While performance and scalability is critical for APAC, high availability is just as important.

"In the enterprise space, you might shoot for 99.999 per cent availability. We want that too, but for different reasons," O'Callaghan said.

"The difference with our systems is that we run very large jobs that are executed over a large amount of time. We might have a job running across several hundred processors and if we lose a processor in that time we could lose the whole job.

"So for us, availability is absolutely imperative or it means we're running all these massive jobs again and again."

It would be a mistake to think that achieving the kind of scale and the level of availability that APAC is able to achieve is just a result of advanced hardware though. While, a system must achieve balance between its hardware components, software is just as crucial in the overall technology solution.

"One of the major issues in high-performance computing is the robustness of the overall software solution and its ability to handle problems," O'Callaghan said.

"It's not an area that is all that well developed in high performance computing, but we need capabilities likes checkpointing and being able to restart jobs, load balancing and so on.

"While these sorts of capabilities are getting much better, there's still a lot of room for improvement."

As well as the underlying operating system and systems management software, the user code or application must also have been designed to make use of the massive multiprocessing capability of APAC's computer system. While intelligent compilers were making this easier, again there was much improvement needed.

O'Callaghan said there were around 20 staff used to run the APAC National Facility. About half of these looked after systems management looking at load balancing issues and how best to assign jobs. The other half were dedicated to supporting users, helping them to design efficient code and looking after any problems they were having.

"It's a very complicated, overall system and you can't just tune one part of it and expect that it's going to make a difference," he said.

The next step for advanced computing is to begin linking the world's advanced computing facilities via broadband in order to create virtual super computers.

"The current wave of interest within the research community is this concept of The Grid," said O'Callaghan. "The goal is you can just plug in various computer devices and get access to all these high-performance computer resources and complex applications."

The GrangeNet (Grid and Next Generation Network) consortium, of which APAC is a key member was granted $14 million at the end of May from the Federal Government, in order to build a 2.5Gbit/sec backbone that would link its high performance computing systems in Canberra, Sydney, Melbourne and Brisbane to all of AARNet's Points-of-Presence (POPs).
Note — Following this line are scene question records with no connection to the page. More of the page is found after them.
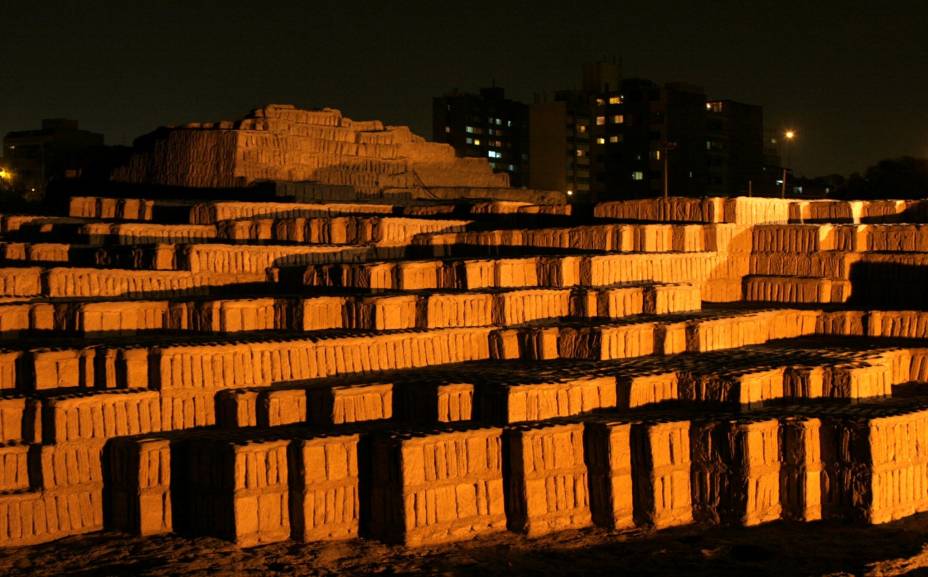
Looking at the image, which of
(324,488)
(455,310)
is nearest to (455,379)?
(324,488)

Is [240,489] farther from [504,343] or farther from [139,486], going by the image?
[504,343]

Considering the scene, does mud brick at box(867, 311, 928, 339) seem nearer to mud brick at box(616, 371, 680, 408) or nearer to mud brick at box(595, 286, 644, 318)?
mud brick at box(595, 286, 644, 318)

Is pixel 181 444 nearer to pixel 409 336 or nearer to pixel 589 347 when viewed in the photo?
pixel 409 336

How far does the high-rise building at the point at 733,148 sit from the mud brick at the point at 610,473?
72376mm

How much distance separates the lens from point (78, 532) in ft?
44.0

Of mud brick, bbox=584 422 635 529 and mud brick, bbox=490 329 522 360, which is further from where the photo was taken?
mud brick, bbox=490 329 522 360

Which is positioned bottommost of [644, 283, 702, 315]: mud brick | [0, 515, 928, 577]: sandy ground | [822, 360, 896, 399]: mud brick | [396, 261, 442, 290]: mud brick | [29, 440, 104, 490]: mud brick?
[0, 515, 928, 577]: sandy ground

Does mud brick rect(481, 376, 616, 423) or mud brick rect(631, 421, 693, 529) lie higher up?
mud brick rect(481, 376, 616, 423)

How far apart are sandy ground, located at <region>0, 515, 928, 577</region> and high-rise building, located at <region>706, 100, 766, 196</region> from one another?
7271 centimetres

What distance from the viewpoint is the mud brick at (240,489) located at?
12.6 metres

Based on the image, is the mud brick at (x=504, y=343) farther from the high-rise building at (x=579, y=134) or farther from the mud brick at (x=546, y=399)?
the high-rise building at (x=579, y=134)

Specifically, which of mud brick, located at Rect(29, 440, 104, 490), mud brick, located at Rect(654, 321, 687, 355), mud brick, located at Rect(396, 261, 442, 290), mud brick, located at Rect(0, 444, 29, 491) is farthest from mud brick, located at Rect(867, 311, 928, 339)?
mud brick, located at Rect(0, 444, 29, 491)

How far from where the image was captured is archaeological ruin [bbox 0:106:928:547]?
1312 cm

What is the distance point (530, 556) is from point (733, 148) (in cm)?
7896
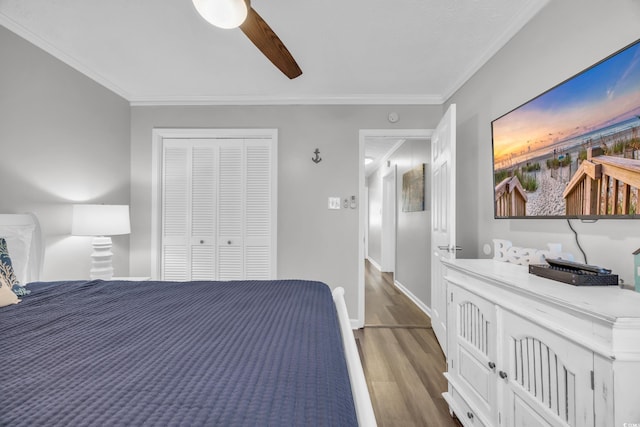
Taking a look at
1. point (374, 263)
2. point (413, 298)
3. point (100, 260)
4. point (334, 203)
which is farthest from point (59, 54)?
point (374, 263)

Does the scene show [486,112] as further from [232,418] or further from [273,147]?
[232,418]

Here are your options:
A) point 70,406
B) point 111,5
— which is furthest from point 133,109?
point 70,406

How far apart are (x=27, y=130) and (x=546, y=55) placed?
11.7ft

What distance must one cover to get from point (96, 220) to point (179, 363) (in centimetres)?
220

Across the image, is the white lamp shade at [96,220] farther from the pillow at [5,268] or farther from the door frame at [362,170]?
the door frame at [362,170]

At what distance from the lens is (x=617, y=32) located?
4.04ft

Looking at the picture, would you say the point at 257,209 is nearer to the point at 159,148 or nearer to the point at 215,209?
the point at 215,209

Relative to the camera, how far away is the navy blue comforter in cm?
56

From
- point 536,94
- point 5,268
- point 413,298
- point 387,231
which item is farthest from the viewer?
point 387,231

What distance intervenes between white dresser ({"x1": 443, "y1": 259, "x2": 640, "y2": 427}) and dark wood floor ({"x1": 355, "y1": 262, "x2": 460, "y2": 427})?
0.76ft

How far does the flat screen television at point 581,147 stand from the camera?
110 centimetres

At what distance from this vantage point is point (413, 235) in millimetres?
4047

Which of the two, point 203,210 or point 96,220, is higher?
point 203,210

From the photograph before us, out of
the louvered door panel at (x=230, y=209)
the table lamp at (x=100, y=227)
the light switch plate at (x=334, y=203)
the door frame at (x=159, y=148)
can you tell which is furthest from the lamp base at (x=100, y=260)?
the light switch plate at (x=334, y=203)
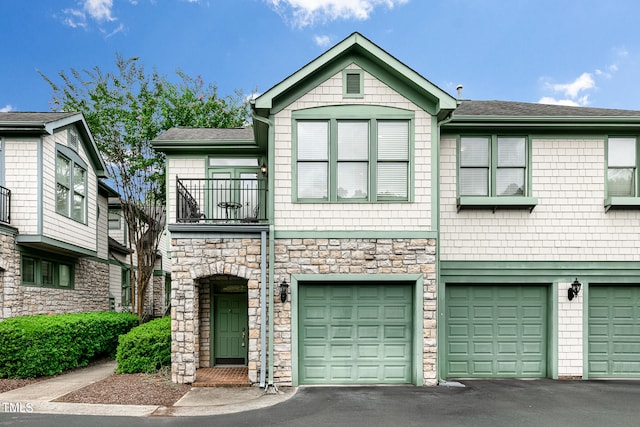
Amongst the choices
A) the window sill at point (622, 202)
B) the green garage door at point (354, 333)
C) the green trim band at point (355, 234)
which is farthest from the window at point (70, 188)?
the window sill at point (622, 202)

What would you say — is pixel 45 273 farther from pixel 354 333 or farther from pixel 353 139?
pixel 353 139

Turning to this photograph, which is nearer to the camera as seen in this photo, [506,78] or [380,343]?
A: [380,343]

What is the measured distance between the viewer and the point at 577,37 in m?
33.3

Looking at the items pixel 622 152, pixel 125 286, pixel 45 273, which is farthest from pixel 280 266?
pixel 125 286

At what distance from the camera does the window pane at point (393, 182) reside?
9.58 metres

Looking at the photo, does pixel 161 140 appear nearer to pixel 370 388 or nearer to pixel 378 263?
pixel 378 263

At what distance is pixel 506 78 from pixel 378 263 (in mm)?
27159

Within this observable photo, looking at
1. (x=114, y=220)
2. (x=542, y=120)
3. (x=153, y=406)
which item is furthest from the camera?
(x=114, y=220)

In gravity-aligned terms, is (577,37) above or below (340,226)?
above

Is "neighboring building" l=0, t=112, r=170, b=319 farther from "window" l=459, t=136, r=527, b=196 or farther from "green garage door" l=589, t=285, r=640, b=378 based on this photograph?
"green garage door" l=589, t=285, r=640, b=378

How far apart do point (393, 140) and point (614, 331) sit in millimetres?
6838

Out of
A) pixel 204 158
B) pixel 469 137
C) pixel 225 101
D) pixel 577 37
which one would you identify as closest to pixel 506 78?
pixel 577 37

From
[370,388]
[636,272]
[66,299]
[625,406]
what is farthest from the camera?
[66,299]

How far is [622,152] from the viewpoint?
416 inches
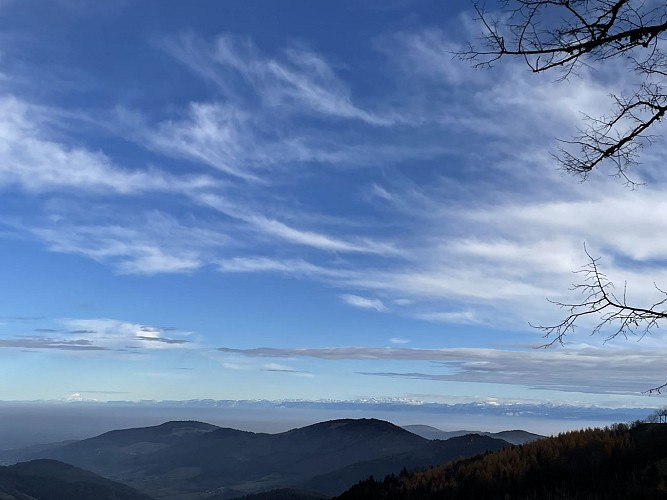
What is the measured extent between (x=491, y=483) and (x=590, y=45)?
18.4 m

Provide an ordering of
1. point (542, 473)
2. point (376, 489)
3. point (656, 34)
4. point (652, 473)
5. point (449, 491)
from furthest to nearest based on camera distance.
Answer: point (376, 489) → point (449, 491) → point (542, 473) → point (652, 473) → point (656, 34)

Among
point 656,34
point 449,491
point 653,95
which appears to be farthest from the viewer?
point 449,491

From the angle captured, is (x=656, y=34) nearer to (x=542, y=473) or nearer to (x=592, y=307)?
(x=592, y=307)

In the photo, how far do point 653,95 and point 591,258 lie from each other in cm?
194

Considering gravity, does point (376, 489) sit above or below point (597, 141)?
below

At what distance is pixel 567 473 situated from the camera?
19594 millimetres

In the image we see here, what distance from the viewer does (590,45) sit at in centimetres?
620

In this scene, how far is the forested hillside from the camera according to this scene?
53.2 feet

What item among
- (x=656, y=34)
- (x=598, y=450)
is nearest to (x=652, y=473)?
(x=598, y=450)

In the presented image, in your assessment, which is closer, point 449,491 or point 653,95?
point 653,95

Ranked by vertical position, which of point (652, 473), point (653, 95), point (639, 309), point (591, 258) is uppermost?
point (653, 95)

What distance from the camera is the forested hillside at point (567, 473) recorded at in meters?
16.2

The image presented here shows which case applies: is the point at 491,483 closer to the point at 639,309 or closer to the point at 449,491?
the point at 449,491

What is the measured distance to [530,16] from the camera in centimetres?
622
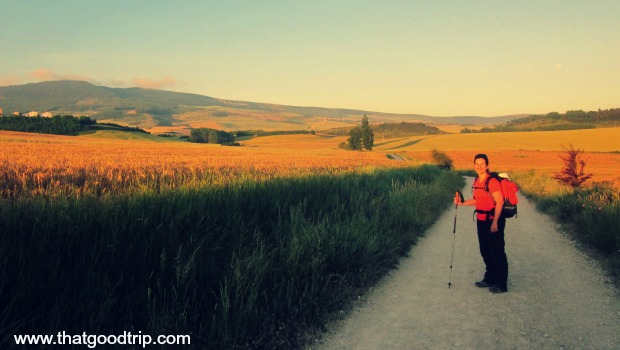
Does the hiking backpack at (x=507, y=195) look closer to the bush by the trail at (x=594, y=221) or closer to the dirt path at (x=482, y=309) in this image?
the dirt path at (x=482, y=309)

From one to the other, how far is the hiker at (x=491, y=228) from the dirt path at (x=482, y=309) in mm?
198

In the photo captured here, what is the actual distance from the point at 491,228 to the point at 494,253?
44 centimetres

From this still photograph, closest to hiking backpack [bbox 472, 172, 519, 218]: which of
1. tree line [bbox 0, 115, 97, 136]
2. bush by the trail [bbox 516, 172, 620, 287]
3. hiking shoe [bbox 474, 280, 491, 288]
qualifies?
hiking shoe [bbox 474, 280, 491, 288]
GrangeNet will be part of the global research and education network and will develop and deploy "grid services" including distributed computing, collaborative visualisation, cooperative environments and digital libraries.

Again, these are the type of applications and advances that the research and scientific communities are pioneering that will more than likely to find their way into the world of enterprise computing, O'Callaghan said. After all, that was how the Internet came to be.